▸ DATA PROVIDED

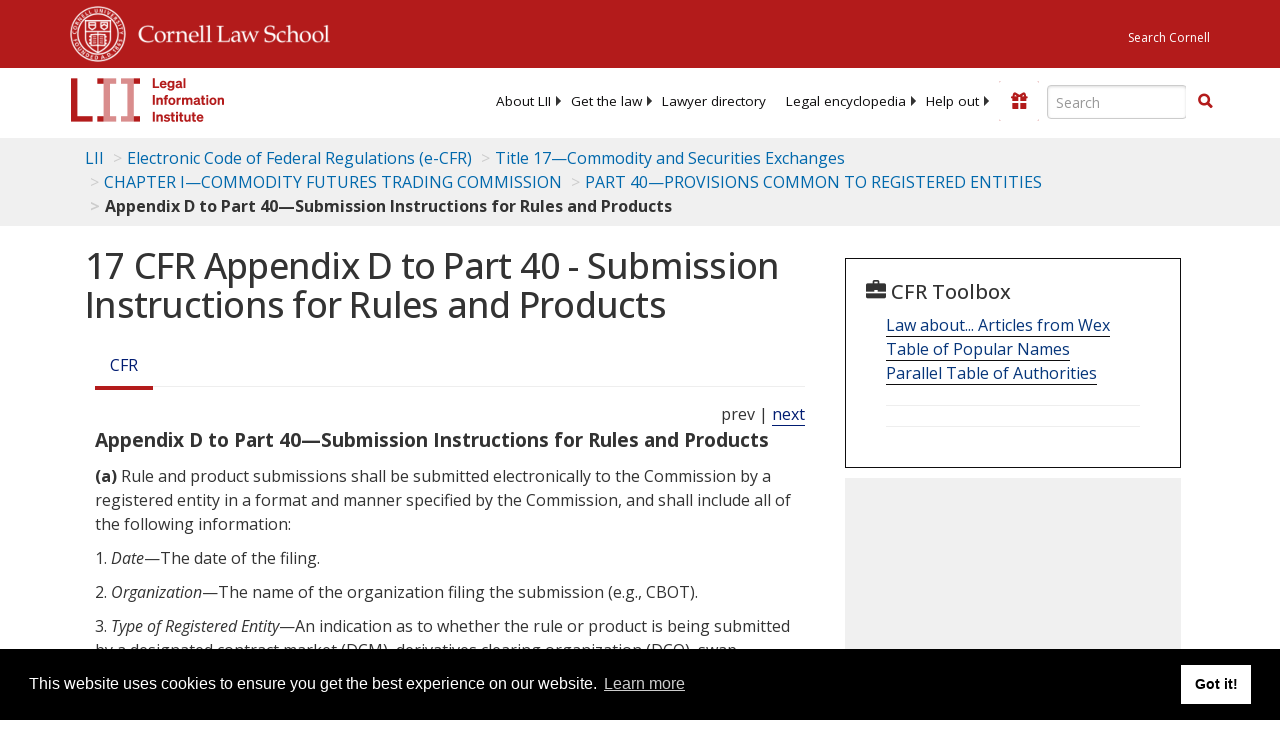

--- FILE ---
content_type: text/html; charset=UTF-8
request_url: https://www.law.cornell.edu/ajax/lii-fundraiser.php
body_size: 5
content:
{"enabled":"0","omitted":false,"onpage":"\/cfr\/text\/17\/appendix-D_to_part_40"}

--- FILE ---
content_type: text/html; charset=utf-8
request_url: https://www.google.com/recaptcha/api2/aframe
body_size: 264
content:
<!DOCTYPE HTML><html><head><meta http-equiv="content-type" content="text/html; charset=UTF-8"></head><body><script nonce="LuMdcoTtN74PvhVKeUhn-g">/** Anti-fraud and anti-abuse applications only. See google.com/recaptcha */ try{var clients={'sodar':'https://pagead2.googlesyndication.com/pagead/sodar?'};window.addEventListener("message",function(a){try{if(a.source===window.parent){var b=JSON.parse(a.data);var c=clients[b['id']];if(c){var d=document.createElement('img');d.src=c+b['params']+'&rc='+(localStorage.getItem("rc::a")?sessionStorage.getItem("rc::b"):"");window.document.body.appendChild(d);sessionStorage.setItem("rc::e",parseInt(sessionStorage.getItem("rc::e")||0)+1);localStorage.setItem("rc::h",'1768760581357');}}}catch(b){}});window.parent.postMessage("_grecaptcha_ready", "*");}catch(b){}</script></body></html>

...

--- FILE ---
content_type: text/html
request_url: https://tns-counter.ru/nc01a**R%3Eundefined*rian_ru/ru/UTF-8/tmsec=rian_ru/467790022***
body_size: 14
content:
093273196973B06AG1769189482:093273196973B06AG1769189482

▸ YOUR TASK
Go through the material above and output exactly the lines from the one containing "body_size: 264" through the one containing "Anti-fraud and anti-abuse".

▸ ANSWER TO THE EXERCISE
body_size: 264
content:
<!DOCTYPE HTML><html><head><meta http-equiv="content-type" content="text/html; charset=UTF-8"></head><body><script nonce="LuMdcoTtN74PvhVKeUhn-g">/** Anti-fraud and anti-abuse applications only. See google.com/recaptcha */ try{var clients={'sodar':'https://pagead2.googlesyndication.com/pagead/sodar?'};window.addEventListener("message",function(a){try{if(a.source===window.parent){var b=JSON.parse(a.data);var c=clients[b['id']];if(c){var d=document.createElement('img');d.src=c+b['params']+'&rc='+(localStorage.getItem("rc::a")?sessionStorage.getItem("rc::b"):"");window.document.body.appendChild(d);sessionStorage.setItem("rc::e",parseInt(sessionStorage.getItem("rc::e")||0)+1);localStorage.setItem("rc::h",'1768760581357');}}}catch(b){}});window.parent.postMessage("_grecaptcha_ready", "*");}catch(b){}</script></body></html>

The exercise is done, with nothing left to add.